Это, по моему распределению, состояние второй степени, дорогой барон.

— А как он прост! Я принял бы его за обыкновенного майора.

— И сделали бы ему честь; вы правы, вид у него не очень внушительный. Когда я его увидел в первый раз, я решил, что это какой-нибудь старый лейтенант, заплесневевший в своем мундире. Но таковы все итальянцы: они похожи на старых евреев, если не поражают своим великолепием, как восточные маги.

— Сын выглядит лучше, — сказал Данглар.

— Немного робок, пожалуй, но в общем вполне приличен. Я за него слегка опасался.

— Почему?

— Потому что, когда вы его у меня видели, это был чуть ли не первый его выезд в свет; по крайней мере мне так говорили. Он путешествовал с очень строгим воспитателем и никогда не был в Париже.

— Говорят, все эти знатные итальянцы женятся обыкновенно в своем кругу? — небрежно спросил Данглар. — Они любят объединять свои богатства.

— Обыкновенно — да, но Кавальканти — большой оригинал и все делает по-своему. Он, несомненно, привез сына во Францию, чтобы здесь его женить.

— Вы так полагаете?

— Уверен в этом.

— И здесь знают о его состоянии?

— Об этом очень много говорят, только одни приписывают ему миллионы, а другие утверждают, что у него нет ни гроша.

— А ваше мнение?

— Мое мнение субъективно, с ним не стоит считаться.

— Но все-таки…

— Видите ли, все эти Кавальканти когда-то командовали армиями, управляли провинциями. Я считаю, что у всех этих старых подеста и былых кондотьеров есть миллионы, зарытые по разным углам, о которых знают только старшие в роде, передавая это знание по наследству из поколения в поколение. Поэтому все они желтые и жесткие, как их флорины времен Республики, которые они так давно созерцают, что отблеск этого золота лег на их лица.

— Вот именно, — сказал Данглар, — и это тем более верно, что ни у кого из них нет ни клочка земли.

— Или, во всяком случае, очень мало; сам я видел только дворец Кавальканти в Лукке.

— А, у него есть дворец? — сказал, смеясь, Данглар. — Это уже кое-что!

— Да и то он его сдал министру финансов, а сам живет в маленьком домике.
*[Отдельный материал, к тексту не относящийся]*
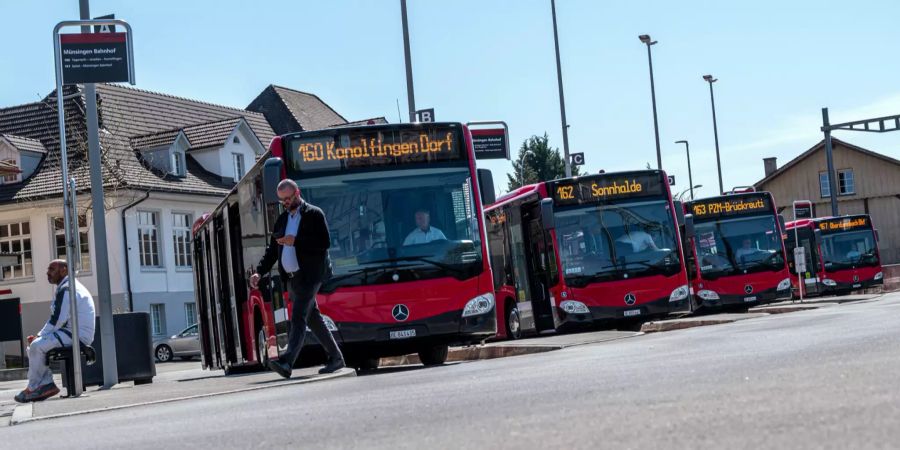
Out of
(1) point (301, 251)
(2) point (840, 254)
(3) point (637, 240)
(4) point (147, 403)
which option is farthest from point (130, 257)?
(4) point (147, 403)

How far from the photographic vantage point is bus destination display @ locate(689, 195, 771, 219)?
32.6 metres

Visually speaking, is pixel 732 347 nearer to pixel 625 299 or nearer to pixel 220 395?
pixel 220 395

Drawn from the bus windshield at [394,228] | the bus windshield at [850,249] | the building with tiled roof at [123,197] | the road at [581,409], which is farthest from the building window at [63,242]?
the road at [581,409]

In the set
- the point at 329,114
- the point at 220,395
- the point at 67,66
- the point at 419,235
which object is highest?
the point at 329,114

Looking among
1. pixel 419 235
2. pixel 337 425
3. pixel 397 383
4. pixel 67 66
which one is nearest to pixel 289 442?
pixel 337 425

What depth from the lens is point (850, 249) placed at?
151ft

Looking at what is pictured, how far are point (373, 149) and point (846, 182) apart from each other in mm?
69353

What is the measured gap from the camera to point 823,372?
7969 millimetres

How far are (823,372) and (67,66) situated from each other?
12413 mm

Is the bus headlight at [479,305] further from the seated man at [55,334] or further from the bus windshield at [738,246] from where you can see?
the bus windshield at [738,246]

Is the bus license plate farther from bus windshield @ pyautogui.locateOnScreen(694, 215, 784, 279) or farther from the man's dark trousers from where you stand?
bus windshield @ pyautogui.locateOnScreen(694, 215, 784, 279)

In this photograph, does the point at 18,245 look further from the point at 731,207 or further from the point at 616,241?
the point at 616,241

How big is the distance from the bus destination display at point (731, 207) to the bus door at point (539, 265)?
8356 mm

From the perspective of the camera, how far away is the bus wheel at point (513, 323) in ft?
84.4
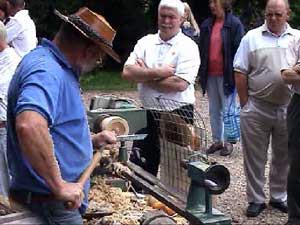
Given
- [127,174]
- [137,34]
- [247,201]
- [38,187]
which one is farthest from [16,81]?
[137,34]

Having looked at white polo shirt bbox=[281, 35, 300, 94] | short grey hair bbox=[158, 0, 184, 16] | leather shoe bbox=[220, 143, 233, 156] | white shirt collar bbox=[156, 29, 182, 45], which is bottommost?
leather shoe bbox=[220, 143, 233, 156]

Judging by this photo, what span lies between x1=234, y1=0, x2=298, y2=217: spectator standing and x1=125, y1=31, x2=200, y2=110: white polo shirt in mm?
491

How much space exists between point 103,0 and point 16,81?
51.6 ft

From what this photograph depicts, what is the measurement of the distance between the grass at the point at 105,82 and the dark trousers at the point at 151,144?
8878 millimetres

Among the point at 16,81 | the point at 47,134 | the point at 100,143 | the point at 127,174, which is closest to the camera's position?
the point at 47,134

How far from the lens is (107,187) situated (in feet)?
18.0

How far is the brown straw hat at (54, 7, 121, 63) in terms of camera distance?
3525 millimetres

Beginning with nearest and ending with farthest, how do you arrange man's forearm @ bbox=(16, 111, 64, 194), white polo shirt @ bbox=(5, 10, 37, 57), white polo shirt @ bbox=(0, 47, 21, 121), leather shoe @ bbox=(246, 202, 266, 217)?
man's forearm @ bbox=(16, 111, 64, 194) < white polo shirt @ bbox=(0, 47, 21, 121) < leather shoe @ bbox=(246, 202, 266, 217) < white polo shirt @ bbox=(5, 10, 37, 57)

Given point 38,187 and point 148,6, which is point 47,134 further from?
point 148,6

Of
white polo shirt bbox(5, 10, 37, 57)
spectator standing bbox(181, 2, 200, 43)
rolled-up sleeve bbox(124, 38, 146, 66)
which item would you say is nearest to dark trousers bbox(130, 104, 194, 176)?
rolled-up sleeve bbox(124, 38, 146, 66)

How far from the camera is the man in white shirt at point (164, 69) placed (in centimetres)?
621

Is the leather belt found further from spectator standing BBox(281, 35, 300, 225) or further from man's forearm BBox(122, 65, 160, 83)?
spectator standing BBox(281, 35, 300, 225)

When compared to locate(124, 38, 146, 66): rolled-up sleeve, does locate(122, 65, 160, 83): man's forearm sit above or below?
below

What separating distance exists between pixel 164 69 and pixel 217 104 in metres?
3.21
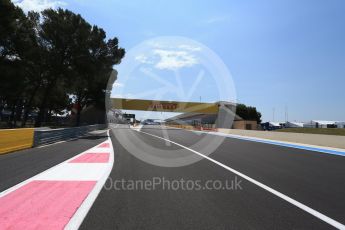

Я же сказал вам, что он человек прижимистый.

— Не очень-то вы ему льстите!

— Послушайте, я ведь его почти не знаю, я встречался с ним раза три. Все, что мне о нем известно, я слышал от аббата Бузони и от него самого. Он говорил мне сегодня о своих планах относительно сына и намекнул, что ему надоело держать свои капиталы в Италии, мертвой стране, и что он не прочь пустить свои миллионы в оборот либо во Франции, либо в Англии. Но имейте в виду, что, хотя я отношусь с величайшим доверием к самому аббату Бузони, я все же ни за что не отвечаю.

— Все равно, спасибо вам за клиента; такое имя украшает мои книги, и мой кассир, которому я объяснил, кто такие Кавальканти, очень гордится этим. Кстати, — спрашиваю просто из любознательности, — когда эти люди женят своих сыновей, дают они им приданое?

— Как когда. Я знал одного итальянского князя — богатого, как золотая россыпь, потомка одного из знатнейших тосканских родов, — так он, если его сыновья женились, как ему нравилось, награждал их миллионами, а если они женились против его воли, ограничивался тем, что давал им тридцать экю в месяц. Допустим, что Андреа женится согласно воле отца, тогда майор, быть может, даст ему миллиона два, три. Если это будет, например, дочь банкира, то он, возможно, примет участие в деле тестя своего сына. Но допустим, что невестка ему не понравится, тогда прощайте: папаша Кавальканти берет ключ от своей кассы, дважды поворачивает его в замке, и вот наш Андреа вынужден вести жизнь парижского хлыща, передергивая карты или плутуя в кости.

— Этот юноша найдет себе баварскую или перуанскую принцессу. Он пожелает взять за женой княжескую корону с Эльдорадо и Потоси в придачу.

— Ошибаетесь, эти знатные итальянцы нередко женятся на простых смертных; они, как Юпитер, любят смешивать породы. Но, однако, дорогой барон, что за вопросы вы мне задаете? Уж не собираетесь ли вы женить Андреа?